Reproduce the passage on linear dependence and correlation word for word, including its code and output.

### Document passage
** start **

There is a linear dependence between x and y if y = a + b*x + e, where
a,b are constants and e is a random error term, assumed to be independent
of x. For simplicity, assume that x is standard normal, a=0, b=1 and let
e follow a normal distribution with mean zero and standard deviation s>0.


In [None]:
s = 0.5
x = stats.norm.rvs(size=500)
e = stats.norm.rvs(scale=s, size=500)
y = x + e
mstats.pearsonr(x, y)

(0.9029601878969703, 8.428978827629898e-185) # may vary

This should be close to the exact value given by


In [None]:
1/np.sqrt(1 + s**2)

0.8944271909999159

For s=0.5, we observe a high level of correlation. In general, a large
variance of the noise reduces the correlation, while the correlation
approaches one as the variance of the error goes to zero.

It is important to keep in mind that no correlation does not imply
independence unless (x, y) is jointly normal. Correlation can even be zero
when there is a very simple dependence structure: if X follows a
standard normal distribution, let y = abs(x). Note that the correlation
between x and y is zero. Indeed, since the expectation of x is zero,
cov(x, y) = E[x*y]. By definition, this equals E[x*abs(x)] which is zero
by symmetry. The following lines of code illustrate this observation:


In [None]:
y = np.abs(x)

** end **

### Data supplied
** start **

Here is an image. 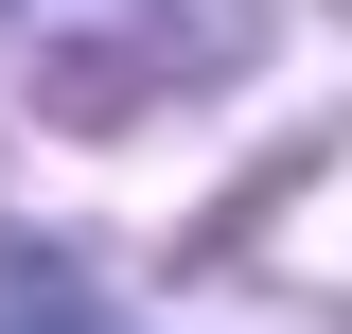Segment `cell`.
<instances>
[{
	"label": "cell",
	"instance_id": "cell-1",
	"mask_svg": "<svg viewBox=\"0 0 352 334\" xmlns=\"http://www.w3.org/2000/svg\"><path fill=\"white\" fill-rule=\"evenodd\" d=\"M247 53V0H0V71L53 124H124L159 88H212Z\"/></svg>",
	"mask_w": 352,
	"mask_h": 334
}]
</instances>
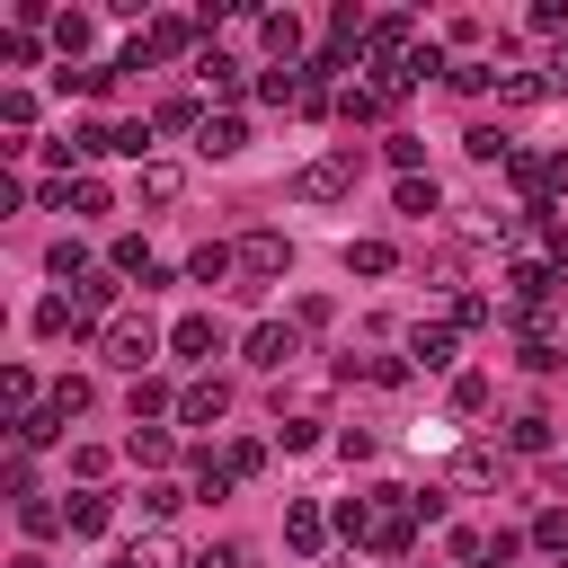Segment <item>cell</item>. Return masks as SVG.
Returning a JSON list of instances; mask_svg holds the SVG:
<instances>
[{
    "label": "cell",
    "instance_id": "obj_1",
    "mask_svg": "<svg viewBox=\"0 0 568 568\" xmlns=\"http://www.w3.org/2000/svg\"><path fill=\"white\" fill-rule=\"evenodd\" d=\"M355 178H364V160H355V142H346V151H328V160H302V169H293V195H302V204H346Z\"/></svg>",
    "mask_w": 568,
    "mask_h": 568
},
{
    "label": "cell",
    "instance_id": "obj_2",
    "mask_svg": "<svg viewBox=\"0 0 568 568\" xmlns=\"http://www.w3.org/2000/svg\"><path fill=\"white\" fill-rule=\"evenodd\" d=\"M151 355H160V328H151V311H115V320H106V364L142 382V364H151Z\"/></svg>",
    "mask_w": 568,
    "mask_h": 568
},
{
    "label": "cell",
    "instance_id": "obj_3",
    "mask_svg": "<svg viewBox=\"0 0 568 568\" xmlns=\"http://www.w3.org/2000/svg\"><path fill=\"white\" fill-rule=\"evenodd\" d=\"M240 355H248V364H257V373H284V364H293V355H302V328H293V320H257V328H248V346H240Z\"/></svg>",
    "mask_w": 568,
    "mask_h": 568
},
{
    "label": "cell",
    "instance_id": "obj_4",
    "mask_svg": "<svg viewBox=\"0 0 568 568\" xmlns=\"http://www.w3.org/2000/svg\"><path fill=\"white\" fill-rule=\"evenodd\" d=\"M284 266H293V240H284V231H248V240H240V275H248V284H275Z\"/></svg>",
    "mask_w": 568,
    "mask_h": 568
},
{
    "label": "cell",
    "instance_id": "obj_5",
    "mask_svg": "<svg viewBox=\"0 0 568 568\" xmlns=\"http://www.w3.org/2000/svg\"><path fill=\"white\" fill-rule=\"evenodd\" d=\"M222 408H231V382H213V373L178 390V417H186V426H222Z\"/></svg>",
    "mask_w": 568,
    "mask_h": 568
},
{
    "label": "cell",
    "instance_id": "obj_6",
    "mask_svg": "<svg viewBox=\"0 0 568 568\" xmlns=\"http://www.w3.org/2000/svg\"><path fill=\"white\" fill-rule=\"evenodd\" d=\"M213 346H222V328H213V311H186V320L169 328V355H186V364H204Z\"/></svg>",
    "mask_w": 568,
    "mask_h": 568
},
{
    "label": "cell",
    "instance_id": "obj_7",
    "mask_svg": "<svg viewBox=\"0 0 568 568\" xmlns=\"http://www.w3.org/2000/svg\"><path fill=\"white\" fill-rule=\"evenodd\" d=\"M257 36H266L275 71H293V53H302V18H293V9H266V18H257Z\"/></svg>",
    "mask_w": 568,
    "mask_h": 568
},
{
    "label": "cell",
    "instance_id": "obj_8",
    "mask_svg": "<svg viewBox=\"0 0 568 568\" xmlns=\"http://www.w3.org/2000/svg\"><path fill=\"white\" fill-rule=\"evenodd\" d=\"M195 151H204V160H240V151H248V124H240V115H204Z\"/></svg>",
    "mask_w": 568,
    "mask_h": 568
},
{
    "label": "cell",
    "instance_id": "obj_9",
    "mask_svg": "<svg viewBox=\"0 0 568 568\" xmlns=\"http://www.w3.org/2000/svg\"><path fill=\"white\" fill-rule=\"evenodd\" d=\"M80 328H89V311H80L71 293H44V302H36V337H80Z\"/></svg>",
    "mask_w": 568,
    "mask_h": 568
},
{
    "label": "cell",
    "instance_id": "obj_10",
    "mask_svg": "<svg viewBox=\"0 0 568 568\" xmlns=\"http://www.w3.org/2000/svg\"><path fill=\"white\" fill-rule=\"evenodd\" d=\"M408 364L444 373V364H453V328H444V320H417V328H408Z\"/></svg>",
    "mask_w": 568,
    "mask_h": 568
},
{
    "label": "cell",
    "instance_id": "obj_11",
    "mask_svg": "<svg viewBox=\"0 0 568 568\" xmlns=\"http://www.w3.org/2000/svg\"><path fill=\"white\" fill-rule=\"evenodd\" d=\"M497 470H506V453H497V444H462V453H453V479H462V488H488Z\"/></svg>",
    "mask_w": 568,
    "mask_h": 568
},
{
    "label": "cell",
    "instance_id": "obj_12",
    "mask_svg": "<svg viewBox=\"0 0 568 568\" xmlns=\"http://www.w3.org/2000/svg\"><path fill=\"white\" fill-rule=\"evenodd\" d=\"M284 541H293L302 559H320V541H328V515H320V506H284Z\"/></svg>",
    "mask_w": 568,
    "mask_h": 568
},
{
    "label": "cell",
    "instance_id": "obj_13",
    "mask_svg": "<svg viewBox=\"0 0 568 568\" xmlns=\"http://www.w3.org/2000/svg\"><path fill=\"white\" fill-rule=\"evenodd\" d=\"M53 44H62V62H80V53L98 44V18H89V9H62V18H53Z\"/></svg>",
    "mask_w": 568,
    "mask_h": 568
},
{
    "label": "cell",
    "instance_id": "obj_14",
    "mask_svg": "<svg viewBox=\"0 0 568 568\" xmlns=\"http://www.w3.org/2000/svg\"><path fill=\"white\" fill-rule=\"evenodd\" d=\"M186 195V169L178 160H142V204H178Z\"/></svg>",
    "mask_w": 568,
    "mask_h": 568
},
{
    "label": "cell",
    "instance_id": "obj_15",
    "mask_svg": "<svg viewBox=\"0 0 568 568\" xmlns=\"http://www.w3.org/2000/svg\"><path fill=\"white\" fill-rule=\"evenodd\" d=\"M62 515H71V532H80V541H98V532H106V524H115V506H106V497H98V488H80V497H71V506H62Z\"/></svg>",
    "mask_w": 568,
    "mask_h": 568
},
{
    "label": "cell",
    "instance_id": "obj_16",
    "mask_svg": "<svg viewBox=\"0 0 568 568\" xmlns=\"http://www.w3.org/2000/svg\"><path fill=\"white\" fill-rule=\"evenodd\" d=\"M328 44H337V53H346V44H373V18H364L355 0H337V9H328Z\"/></svg>",
    "mask_w": 568,
    "mask_h": 568
},
{
    "label": "cell",
    "instance_id": "obj_17",
    "mask_svg": "<svg viewBox=\"0 0 568 568\" xmlns=\"http://www.w3.org/2000/svg\"><path fill=\"white\" fill-rule=\"evenodd\" d=\"M497 98L506 106H541L550 98V71H497Z\"/></svg>",
    "mask_w": 568,
    "mask_h": 568
},
{
    "label": "cell",
    "instance_id": "obj_18",
    "mask_svg": "<svg viewBox=\"0 0 568 568\" xmlns=\"http://www.w3.org/2000/svg\"><path fill=\"white\" fill-rule=\"evenodd\" d=\"M390 266H399L390 240H346V275H390Z\"/></svg>",
    "mask_w": 568,
    "mask_h": 568
},
{
    "label": "cell",
    "instance_id": "obj_19",
    "mask_svg": "<svg viewBox=\"0 0 568 568\" xmlns=\"http://www.w3.org/2000/svg\"><path fill=\"white\" fill-rule=\"evenodd\" d=\"M231 266H240V248H222V240H204V248L186 257V275H195V284H222Z\"/></svg>",
    "mask_w": 568,
    "mask_h": 568
},
{
    "label": "cell",
    "instance_id": "obj_20",
    "mask_svg": "<svg viewBox=\"0 0 568 568\" xmlns=\"http://www.w3.org/2000/svg\"><path fill=\"white\" fill-rule=\"evenodd\" d=\"M71 302H80V311H115V266H89V275L71 284Z\"/></svg>",
    "mask_w": 568,
    "mask_h": 568
},
{
    "label": "cell",
    "instance_id": "obj_21",
    "mask_svg": "<svg viewBox=\"0 0 568 568\" xmlns=\"http://www.w3.org/2000/svg\"><path fill=\"white\" fill-rule=\"evenodd\" d=\"M328 524H337L346 541H373V524H382V515H373V497H337V515H328Z\"/></svg>",
    "mask_w": 568,
    "mask_h": 568
},
{
    "label": "cell",
    "instance_id": "obj_22",
    "mask_svg": "<svg viewBox=\"0 0 568 568\" xmlns=\"http://www.w3.org/2000/svg\"><path fill=\"white\" fill-rule=\"evenodd\" d=\"M142 44H151V62H160V53H186V44H195V27H186V18H151V36H142Z\"/></svg>",
    "mask_w": 568,
    "mask_h": 568
},
{
    "label": "cell",
    "instance_id": "obj_23",
    "mask_svg": "<svg viewBox=\"0 0 568 568\" xmlns=\"http://www.w3.org/2000/svg\"><path fill=\"white\" fill-rule=\"evenodd\" d=\"M195 80H204L213 98H231V89H240V62H231V53H195Z\"/></svg>",
    "mask_w": 568,
    "mask_h": 568
},
{
    "label": "cell",
    "instance_id": "obj_24",
    "mask_svg": "<svg viewBox=\"0 0 568 568\" xmlns=\"http://www.w3.org/2000/svg\"><path fill=\"white\" fill-rule=\"evenodd\" d=\"M98 151H124V160H142V151H151V124H98Z\"/></svg>",
    "mask_w": 568,
    "mask_h": 568
},
{
    "label": "cell",
    "instance_id": "obj_25",
    "mask_svg": "<svg viewBox=\"0 0 568 568\" xmlns=\"http://www.w3.org/2000/svg\"><path fill=\"white\" fill-rule=\"evenodd\" d=\"M390 204H399L408 222H426V213H435L444 195H435V178H399V195H390Z\"/></svg>",
    "mask_w": 568,
    "mask_h": 568
},
{
    "label": "cell",
    "instance_id": "obj_26",
    "mask_svg": "<svg viewBox=\"0 0 568 568\" xmlns=\"http://www.w3.org/2000/svg\"><path fill=\"white\" fill-rule=\"evenodd\" d=\"M462 151H470V160H515V142H506L497 124H470V133H462Z\"/></svg>",
    "mask_w": 568,
    "mask_h": 568
},
{
    "label": "cell",
    "instance_id": "obj_27",
    "mask_svg": "<svg viewBox=\"0 0 568 568\" xmlns=\"http://www.w3.org/2000/svg\"><path fill=\"white\" fill-rule=\"evenodd\" d=\"M0 390H9V408H18V426H27V417H36V373H27V364H9V373H0Z\"/></svg>",
    "mask_w": 568,
    "mask_h": 568
},
{
    "label": "cell",
    "instance_id": "obj_28",
    "mask_svg": "<svg viewBox=\"0 0 568 568\" xmlns=\"http://www.w3.org/2000/svg\"><path fill=\"white\" fill-rule=\"evenodd\" d=\"M169 408H178V399H169V382H151V373H142V382H133V426H142V417H169Z\"/></svg>",
    "mask_w": 568,
    "mask_h": 568
},
{
    "label": "cell",
    "instance_id": "obj_29",
    "mask_svg": "<svg viewBox=\"0 0 568 568\" xmlns=\"http://www.w3.org/2000/svg\"><path fill=\"white\" fill-rule=\"evenodd\" d=\"M18 524H27L36 541H44V532H71V515H62V506H44V497H27V506H18Z\"/></svg>",
    "mask_w": 568,
    "mask_h": 568
},
{
    "label": "cell",
    "instance_id": "obj_30",
    "mask_svg": "<svg viewBox=\"0 0 568 568\" xmlns=\"http://www.w3.org/2000/svg\"><path fill=\"white\" fill-rule=\"evenodd\" d=\"M532 550H568V506H541L532 515Z\"/></svg>",
    "mask_w": 568,
    "mask_h": 568
},
{
    "label": "cell",
    "instance_id": "obj_31",
    "mask_svg": "<svg viewBox=\"0 0 568 568\" xmlns=\"http://www.w3.org/2000/svg\"><path fill=\"white\" fill-rule=\"evenodd\" d=\"M106 204H115V195H106V178H71V213H89V222H98Z\"/></svg>",
    "mask_w": 568,
    "mask_h": 568
},
{
    "label": "cell",
    "instance_id": "obj_32",
    "mask_svg": "<svg viewBox=\"0 0 568 568\" xmlns=\"http://www.w3.org/2000/svg\"><path fill=\"white\" fill-rule=\"evenodd\" d=\"M515 453H550V417H541V408L515 417Z\"/></svg>",
    "mask_w": 568,
    "mask_h": 568
},
{
    "label": "cell",
    "instance_id": "obj_33",
    "mask_svg": "<svg viewBox=\"0 0 568 568\" xmlns=\"http://www.w3.org/2000/svg\"><path fill=\"white\" fill-rule=\"evenodd\" d=\"M337 115H346V124H364V115H382V89H337Z\"/></svg>",
    "mask_w": 568,
    "mask_h": 568
},
{
    "label": "cell",
    "instance_id": "obj_34",
    "mask_svg": "<svg viewBox=\"0 0 568 568\" xmlns=\"http://www.w3.org/2000/svg\"><path fill=\"white\" fill-rule=\"evenodd\" d=\"M0 115H9V133L27 142V124H36V98H27V89H0Z\"/></svg>",
    "mask_w": 568,
    "mask_h": 568
},
{
    "label": "cell",
    "instance_id": "obj_35",
    "mask_svg": "<svg viewBox=\"0 0 568 568\" xmlns=\"http://www.w3.org/2000/svg\"><path fill=\"white\" fill-rule=\"evenodd\" d=\"M151 124H160V133H186V124H195V133H204V115H195V98H169V106H160V115H151Z\"/></svg>",
    "mask_w": 568,
    "mask_h": 568
},
{
    "label": "cell",
    "instance_id": "obj_36",
    "mask_svg": "<svg viewBox=\"0 0 568 568\" xmlns=\"http://www.w3.org/2000/svg\"><path fill=\"white\" fill-rule=\"evenodd\" d=\"M44 266H53V275H71V284H80V275H89V248H80V240H53V257H44Z\"/></svg>",
    "mask_w": 568,
    "mask_h": 568
},
{
    "label": "cell",
    "instance_id": "obj_37",
    "mask_svg": "<svg viewBox=\"0 0 568 568\" xmlns=\"http://www.w3.org/2000/svg\"><path fill=\"white\" fill-rule=\"evenodd\" d=\"M488 320H497L488 293H462V302H453V328H488Z\"/></svg>",
    "mask_w": 568,
    "mask_h": 568
},
{
    "label": "cell",
    "instance_id": "obj_38",
    "mask_svg": "<svg viewBox=\"0 0 568 568\" xmlns=\"http://www.w3.org/2000/svg\"><path fill=\"white\" fill-rule=\"evenodd\" d=\"M453 408L479 417V408H488V373H462V382H453Z\"/></svg>",
    "mask_w": 568,
    "mask_h": 568
},
{
    "label": "cell",
    "instance_id": "obj_39",
    "mask_svg": "<svg viewBox=\"0 0 568 568\" xmlns=\"http://www.w3.org/2000/svg\"><path fill=\"white\" fill-rule=\"evenodd\" d=\"M275 435H284V453H311L320 444V417H275Z\"/></svg>",
    "mask_w": 568,
    "mask_h": 568
},
{
    "label": "cell",
    "instance_id": "obj_40",
    "mask_svg": "<svg viewBox=\"0 0 568 568\" xmlns=\"http://www.w3.org/2000/svg\"><path fill=\"white\" fill-rule=\"evenodd\" d=\"M417 160H426V142H417V133H390V169H399V178H417Z\"/></svg>",
    "mask_w": 568,
    "mask_h": 568
},
{
    "label": "cell",
    "instance_id": "obj_41",
    "mask_svg": "<svg viewBox=\"0 0 568 568\" xmlns=\"http://www.w3.org/2000/svg\"><path fill=\"white\" fill-rule=\"evenodd\" d=\"M124 453H133V462H169V435H160V426H133V444H124Z\"/></svg>",
    "mask_w": 568,
    "mask_h": 568
},
{
    "label": "cell",
    "instance_id": "obj_42",
    "mask_svg": "<svg viewBox=\"0 0 568 568\" xmlns=\"http://www.w3.org/2000/svg\"><path fill=\"white\" fill-rule=\"evenodd\" d=\"M222 470H231V479H257V470H266V453H257V444H231V453H222Z\"/></svg>",
    "mask_w": 568,
    "mask_h": 568
},
{
    "label": "cell",
    "instance_id": "obj_43",
    "mask_svg": "<svg viewBox=\"0 0 568 568\" xmlns=\"http://www.w3.org/2000/svg\"><path fill=\"white\" fill-rule=\"evenodd\" d=\"M178 506H186V497H178V488H169V479H160V488H142V515H151V524H169V515H178Z\"/></svg>",
    "mask_w": 568,
    "mask_h": 568
},
{
    "label": "cell",
    "instance_id": "obj_44",
    "mask_svg": "<svg viewBox=\"0 0 568 568\" xmlns=\"http://www.w3.org/2000/svg\"><path fill=\"white\" fill-rule=\"evenodd\" d=\"M186 568H248V550H240V541H213V550H195Z\"/></svg>",
    "mask_w": 568,
    "mask_h": 568
},
{
    "label": "cell",
    "instance_id": "obj_45",
    "mask_svg": "<svg viewBox=\"0 0 568 568\" xmlns=\"http://www.w3.org/2000/svg\"><path fill=\"white\" fill-rule=\"evenodd\" d=\"M488 80H497V71H488V62H453V89H462V98H479V89H488Z\"/></svg>",
    "mask_w": 568,
    "mask_h": 568
},
{
    "label": "cell",
    "instance_id": "obj_46",
    "mask_svg": "<svg viewBox=\"0 0 568 568\" xmlns=\"http://www.w3.org/2000/svg\"><path fill=\"white\" fill-rule=\"evenodd\" d=\"M506 559H524V532H488V568H506Z\"/></svg>",
    "mask_w": 568,
    "mask_h": 568
},
{
    "label": "cell",
    "instance_id": "obj_47",
    "mask_svg": "<svg viewBox=\"0 0 568 568\" xmlns=\"http://www.w3.org/2000/svg\"><path fill=\"white\" fill-rule=\"evenodd\" d=\"M106 568H169L160 550H124V559H106Z\"/></svg>",
    "mask_w": 568,
    "mask_h": 568
},
{
    "label": "cell",
    "instance_id": "obj_48",
    "mask_svg": "<svg viewBox=\"0 0 568 568\" xmlns=\"http://www.w3.org/2000/svg\"><path fill=\"white\" fill-rule=\"evenodd\" d=\"M550 89H568V44H559V53H550Z\"/></svg>",
    "mask_w": 568,
    "mask_h": 568
},
{
    "label": "cell",
    "instance_id": "obj_49",
    "mask_svg": "<svg viewBox=\"0 0 568 568\" xmlns=\"http://www.w3.org/2000/svg\"><path fill=\"white\" fill-rule=\"evenodd\" d=\"M479 568H488V559H479Z\"/></svg>",
    "mask_w": 568,
    "mask_h": 568
}]
</instances>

** end **

### Finished exercise
There is a linear dependence between x and y if y = a + b*x + e, where
a,b are constants and e is a random error term, assumed to be independent
of x. For simplicity, assume that x is standard normal, a=0, b=1 and let
e follow a normal distribution with mean zero and standard deviation s>0.


In [None]:
s = 0.5
x = stats.norm.rvs(size=500)
e = stats.norm.rvs(scale=s, size=500)
y = x + e
mstats.pearsonr(x, y)

(0.9029601878969703, 8.428978827629898e-185) # may vary

This should be close to the exact value given by


In [None]:
1/np.sqrt(1 + s**2)

0.8944271909999159

For s=0.5, we observe a high level of correlation. In general, a large
variance of the noise reduces the correlation, while the correlation
approaches one as the variance of the error goes to zero.

It is important to keep in mind that no correlation does not imply
independence unless (x, y) is jointly normal. Correlation can even be zero
when there is a very simple dependence structure: if X follows a
standard normal distribution, let y = abs(x). Note that the correlation
between x and y is zero. Indeed, since the expectation of x is zero,
cov(x, y) = E[x*y]. By definition, this equals E[x*abs(x)] which is zero
by symmetry. The following lines of code illustrate this observation:


In [None]:
y = np.abs(x)